WORK REQUIRED:
Render the stretch from the start of the rows through the line containing "0.03 meters" as a Markdown table with the columns Row and Content. Number each line in Row, skip blank lines, and omit the pictures.

-- START DATA EXTRACT --

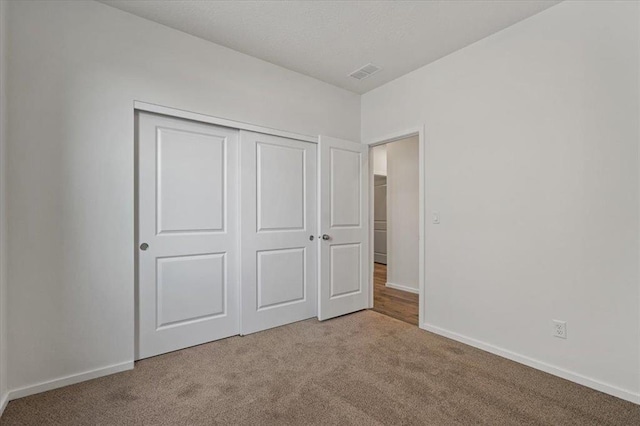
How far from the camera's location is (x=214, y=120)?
8.73 ft

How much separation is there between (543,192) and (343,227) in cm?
185

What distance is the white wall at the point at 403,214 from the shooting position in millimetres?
4578

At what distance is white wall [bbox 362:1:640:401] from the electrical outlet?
0.03 meters

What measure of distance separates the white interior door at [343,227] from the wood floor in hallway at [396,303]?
307mm

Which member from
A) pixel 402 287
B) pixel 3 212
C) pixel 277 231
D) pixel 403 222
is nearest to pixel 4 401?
pixel 3 212

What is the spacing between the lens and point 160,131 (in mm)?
2459

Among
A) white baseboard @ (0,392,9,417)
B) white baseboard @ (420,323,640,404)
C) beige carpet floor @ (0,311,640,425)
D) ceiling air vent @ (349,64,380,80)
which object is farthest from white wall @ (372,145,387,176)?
white baseboard @ (0,392,9,417)

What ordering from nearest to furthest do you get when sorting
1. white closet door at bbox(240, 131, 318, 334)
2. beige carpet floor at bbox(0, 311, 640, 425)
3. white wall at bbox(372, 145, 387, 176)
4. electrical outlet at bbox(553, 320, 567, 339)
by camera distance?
beige carpet floor at bbox(0, 311, 640, 425) < electrical outlet at bbox(553, 320, 567, 339) < white closet door at bbox(240, 131, 318, 334) < white wall at bbox(372, 145, 387, 176)

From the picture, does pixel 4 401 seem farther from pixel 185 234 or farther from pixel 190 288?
pixel 185 234

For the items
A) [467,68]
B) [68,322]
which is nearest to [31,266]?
[68,322]

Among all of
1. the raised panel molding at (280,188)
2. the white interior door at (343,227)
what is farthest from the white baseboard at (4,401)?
the white interior door at (343,227)

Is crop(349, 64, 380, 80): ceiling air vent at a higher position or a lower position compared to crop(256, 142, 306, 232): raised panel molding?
higher

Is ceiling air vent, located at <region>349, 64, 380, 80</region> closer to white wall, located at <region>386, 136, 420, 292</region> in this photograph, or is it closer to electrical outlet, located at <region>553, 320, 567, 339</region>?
white wall, located at <region>386, 136, 420, 292</region>

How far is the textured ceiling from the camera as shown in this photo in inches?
86.0
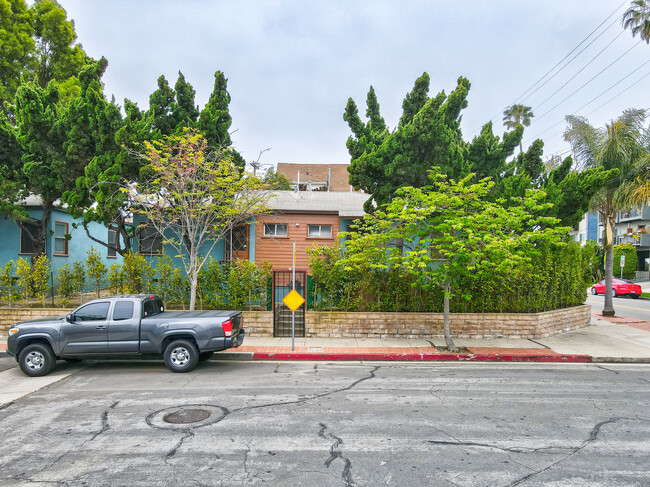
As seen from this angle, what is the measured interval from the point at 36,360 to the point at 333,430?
23.7 ft

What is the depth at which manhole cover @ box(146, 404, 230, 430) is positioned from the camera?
6.10 meters

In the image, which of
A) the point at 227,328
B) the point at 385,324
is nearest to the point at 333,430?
the point at 227,328

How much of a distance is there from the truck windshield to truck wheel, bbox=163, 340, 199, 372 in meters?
0.99

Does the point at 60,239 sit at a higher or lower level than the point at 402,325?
higher

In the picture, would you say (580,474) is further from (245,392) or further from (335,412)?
(245,392)

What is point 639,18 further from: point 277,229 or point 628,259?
point 628,259

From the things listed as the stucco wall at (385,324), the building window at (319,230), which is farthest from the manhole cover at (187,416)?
the building window at (319,230)

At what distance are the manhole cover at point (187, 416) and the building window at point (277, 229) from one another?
43.0 ft

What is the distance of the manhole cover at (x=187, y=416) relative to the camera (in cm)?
626

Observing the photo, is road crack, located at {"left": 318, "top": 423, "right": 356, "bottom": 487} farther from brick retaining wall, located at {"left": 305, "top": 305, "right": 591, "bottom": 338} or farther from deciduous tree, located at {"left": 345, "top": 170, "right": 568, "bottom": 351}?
brick retaining wall, located at {"left": 305, "top": 305, "right": 591, "bottom": 338}

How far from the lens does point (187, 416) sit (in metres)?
6.47

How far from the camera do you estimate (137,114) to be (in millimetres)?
15000

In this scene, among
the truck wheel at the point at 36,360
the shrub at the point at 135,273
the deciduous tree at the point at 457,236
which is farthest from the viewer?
the shrub at the point at 135,273

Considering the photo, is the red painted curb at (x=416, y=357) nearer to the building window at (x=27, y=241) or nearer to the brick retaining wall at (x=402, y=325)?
the brick retaining wall at (x=402, y=325)
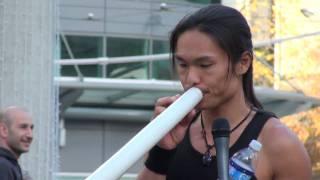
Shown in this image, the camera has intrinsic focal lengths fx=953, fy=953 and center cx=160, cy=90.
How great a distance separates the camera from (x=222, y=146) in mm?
2295

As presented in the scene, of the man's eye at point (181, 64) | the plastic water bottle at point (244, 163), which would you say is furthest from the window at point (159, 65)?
the plastic water bottle at point (244, 163)

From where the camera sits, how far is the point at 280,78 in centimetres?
2100

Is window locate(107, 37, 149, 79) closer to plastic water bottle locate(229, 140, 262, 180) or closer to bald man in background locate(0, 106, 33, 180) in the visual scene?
bald man in background locate(0, 106, 33, 180)

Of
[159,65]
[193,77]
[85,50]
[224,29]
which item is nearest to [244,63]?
[224,29]

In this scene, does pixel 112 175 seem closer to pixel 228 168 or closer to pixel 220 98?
pixel 228 168

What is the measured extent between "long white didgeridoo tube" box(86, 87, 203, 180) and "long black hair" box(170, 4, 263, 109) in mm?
437

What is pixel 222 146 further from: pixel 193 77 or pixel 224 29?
pixel 224 29

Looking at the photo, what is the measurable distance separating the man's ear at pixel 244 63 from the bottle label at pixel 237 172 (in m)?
0.39

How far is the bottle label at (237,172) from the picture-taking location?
7.68 ft

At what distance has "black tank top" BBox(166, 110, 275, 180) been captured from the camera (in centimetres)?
267

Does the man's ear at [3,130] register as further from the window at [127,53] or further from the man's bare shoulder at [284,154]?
the window at [127,53]

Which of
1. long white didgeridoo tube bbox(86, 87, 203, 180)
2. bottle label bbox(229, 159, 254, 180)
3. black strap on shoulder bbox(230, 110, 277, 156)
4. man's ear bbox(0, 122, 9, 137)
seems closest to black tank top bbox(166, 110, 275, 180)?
black strap on shoulder bbox(230, 110, 277, 156)

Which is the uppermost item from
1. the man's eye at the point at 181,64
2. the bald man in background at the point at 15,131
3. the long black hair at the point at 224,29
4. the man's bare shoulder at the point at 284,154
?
the long black hair at the point at 224,29

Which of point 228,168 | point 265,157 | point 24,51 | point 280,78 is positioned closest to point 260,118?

-- END DATA EXTRACT --

SOLVED PROBLEM:
| Row | Content |
|---|---|
| 1 | How far from the camera's location is (x=214, y=120)? |
| 2 | 8.73 ft |
| 3 | How much separation is there between (543,192) and (343,227) in cm? |
| 4 | 185 |
| 5 | What distance is the white wall at the point at 403,214 from the shooting position in millimetres? |
| 6 | 4578 |
| 7 | At what distance is white wall [bbox 362:1:640:401] from the electrical outlet? |
| 8 | 0.03 meters |